Of course, experiments of this kind are of no relevance if the spread of information technology is limited. But efforts are under way to ensure the population at large has access to information technology. A case in point is the disaster management project—developed as part of the Maharashtra Emergency Earthquake Rehabilitation Project — which is being implemented in the State of Maharashtra, India, with the aim of minimizing the adverse effects of natural disasters (7). The project includes a disaster management centre located at the Yashwantrao Chavan Academy of Development Administration, computerized control rooms across the state, a VSAT- and VHF-based communications network and area-specific, geographical information system (GIS)-based, disaster management plans. The system provides critical support to the disaster management functions of the administration. It is designed to help plan exit and evacuation activities in case of natural or man-made disasters, locate resources that could be easily and quickly deployed in the affected areas, identify potential disaster management facilities where needed, and help access international medical and managerial support. Supported by the World Bank, the Department for International Development of the British Government and the United Nations Development Programme, the project is now reportedly complete in all districts across the state. It has important health implications because of the frequency of disasters such as earthquakes and cyclones in the region and their adverse effects in the form of injuries and epidemics. Advance information is critical in reducing fatalities and injuries, as well as in encouraging the systems necessary for epidemic disease control.

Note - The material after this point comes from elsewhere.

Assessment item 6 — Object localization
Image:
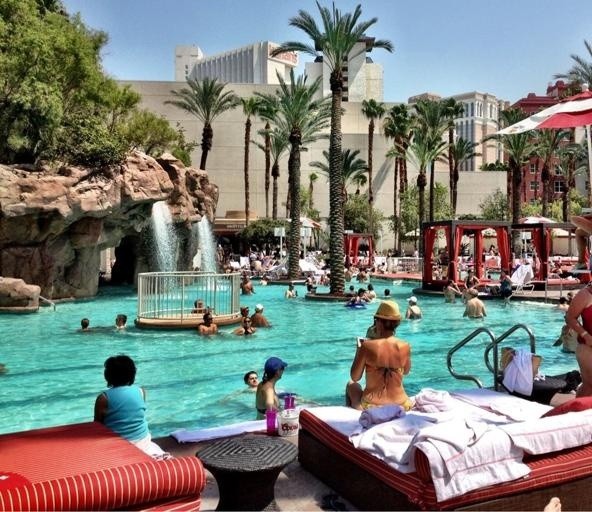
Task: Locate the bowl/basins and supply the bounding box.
[277,409,299,436]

The computerization of the Mandal Revenue Offices in the State of Andhra Pradesh provides a similar example. As part of the project, all these offices (totalling 1124), the 78 revenue divisional offices, the 23 collectorates, the office of the commissioner of land revenue and the directorate of economics and statistics at Hyderabad are to be computerized. This involves data collection, development and implementation of appropriate databases and developing human resources through intensive training. The system is located on the Andhra Pradesh Statewide Area Network, which uses a 2MBPS optical fibre link to connect the state secretariat with 23 district headquarters. Here, too, a substantial part of the funding comes from a World Bank Hazard Mitigation and Emergency Cyclone Recovery Project, "which supports the government’s efforts to improve data collection and communication of relevant hazard and vulnerability reduction information from the district and mandal level to citizens" (8). Like the project described in the previous example, this one will also help public authorities control the effects of epidemics in postcyclone and post-flood situations.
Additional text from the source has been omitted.